Key witness, Manfred Schmidt, owner of the holiday cottage which it is claimed was rented out to the IRA unit, has "unambiguously asserted that he had never identified her (Roisin) as the woman ’Beth’."

The warrant claims that fingerprints, allegedly Roisin’s, were found in the holiday cottage. The German authorities now claim however that the fingerprints were actually found 90 km. away at the site of the IRA attack in Osnabruck.

The warrant states that some of the IRA unit returned to Ireland aboard the Roscoff-Cork ferry arriving on July 1 1996. But as Solomon points out, "a check with the ferry company... reveals that there was no ferry which made the Roscoff-Cork crossing on the June 30. There was no ferry which could have arrived at Cork from Roscoff on July 1."

Woman Detective Constable, Douris, is said to have told Roisin that the problem with the cease-fires and the release of prisoners was that "republicans are breeding like rats, breeding like shit". This RUC officer is alleged to have told Roisin which parts of her body were most vulnerable to blows which would induce a miscarriage without any evidence showing afterwards. She is also said to have given a vivid description of the haemorrhage suffered by the another female detainee from Belfast.

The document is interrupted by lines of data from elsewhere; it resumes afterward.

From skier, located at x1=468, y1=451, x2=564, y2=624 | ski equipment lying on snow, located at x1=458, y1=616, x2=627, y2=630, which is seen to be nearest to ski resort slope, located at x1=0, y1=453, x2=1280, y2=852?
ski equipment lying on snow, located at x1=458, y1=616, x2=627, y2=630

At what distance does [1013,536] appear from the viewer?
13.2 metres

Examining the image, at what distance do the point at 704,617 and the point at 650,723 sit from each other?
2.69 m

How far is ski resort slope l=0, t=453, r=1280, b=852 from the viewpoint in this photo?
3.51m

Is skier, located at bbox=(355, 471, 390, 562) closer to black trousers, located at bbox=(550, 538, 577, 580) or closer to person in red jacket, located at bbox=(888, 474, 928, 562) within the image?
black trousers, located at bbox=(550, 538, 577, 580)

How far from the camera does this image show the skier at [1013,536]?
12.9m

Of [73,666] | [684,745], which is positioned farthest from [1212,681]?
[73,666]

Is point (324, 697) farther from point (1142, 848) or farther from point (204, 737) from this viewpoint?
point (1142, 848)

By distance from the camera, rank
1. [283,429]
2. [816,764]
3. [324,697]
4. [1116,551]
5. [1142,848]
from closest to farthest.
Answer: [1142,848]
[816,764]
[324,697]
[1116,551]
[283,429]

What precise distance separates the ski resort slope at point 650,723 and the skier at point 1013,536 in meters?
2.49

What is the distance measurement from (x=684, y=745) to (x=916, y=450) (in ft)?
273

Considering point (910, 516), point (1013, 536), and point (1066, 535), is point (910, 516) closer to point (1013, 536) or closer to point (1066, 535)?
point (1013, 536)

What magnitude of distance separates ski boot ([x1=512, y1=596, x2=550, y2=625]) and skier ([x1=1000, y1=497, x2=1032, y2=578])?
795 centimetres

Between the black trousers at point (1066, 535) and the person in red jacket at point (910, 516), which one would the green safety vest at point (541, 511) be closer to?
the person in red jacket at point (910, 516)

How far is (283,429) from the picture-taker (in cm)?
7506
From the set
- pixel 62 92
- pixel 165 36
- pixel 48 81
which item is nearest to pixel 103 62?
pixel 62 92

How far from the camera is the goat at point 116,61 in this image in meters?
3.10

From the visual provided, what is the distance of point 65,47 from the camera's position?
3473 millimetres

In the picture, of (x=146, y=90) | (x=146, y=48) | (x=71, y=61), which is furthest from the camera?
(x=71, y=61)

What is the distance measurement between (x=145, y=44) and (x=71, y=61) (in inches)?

Detective McRoberts allegedly told Roisin on the fourth or fifth day that Derek Martindale, the head of RUC Special Branch, had gone "on a wee holiday" and would be bringing back "a package deal". It is thought that Martindale travelled to Germany at this time knowing that the German authorities wanted a woman suspect in the Osnabruck case and hoping to put Roisin ’in the frame’. In other words, the German interest in Roisin was aroused by the RUC Special Branch having failed to pin anything else on the daughter of that "republican bitch".

Roisin’s abusive treatment is no accident. Louis Blom Cooper QC, appointed by the British Government to oversee conditions in the interrogation centres, recently found that "complaints continue to be received alleging psychological abuse, personal threats and threats concerning the detainee’s relatives. Not infrequently, detainees have complained of the demeaning, degrading and insulting remarks made about them, their spouses, partners or relatives."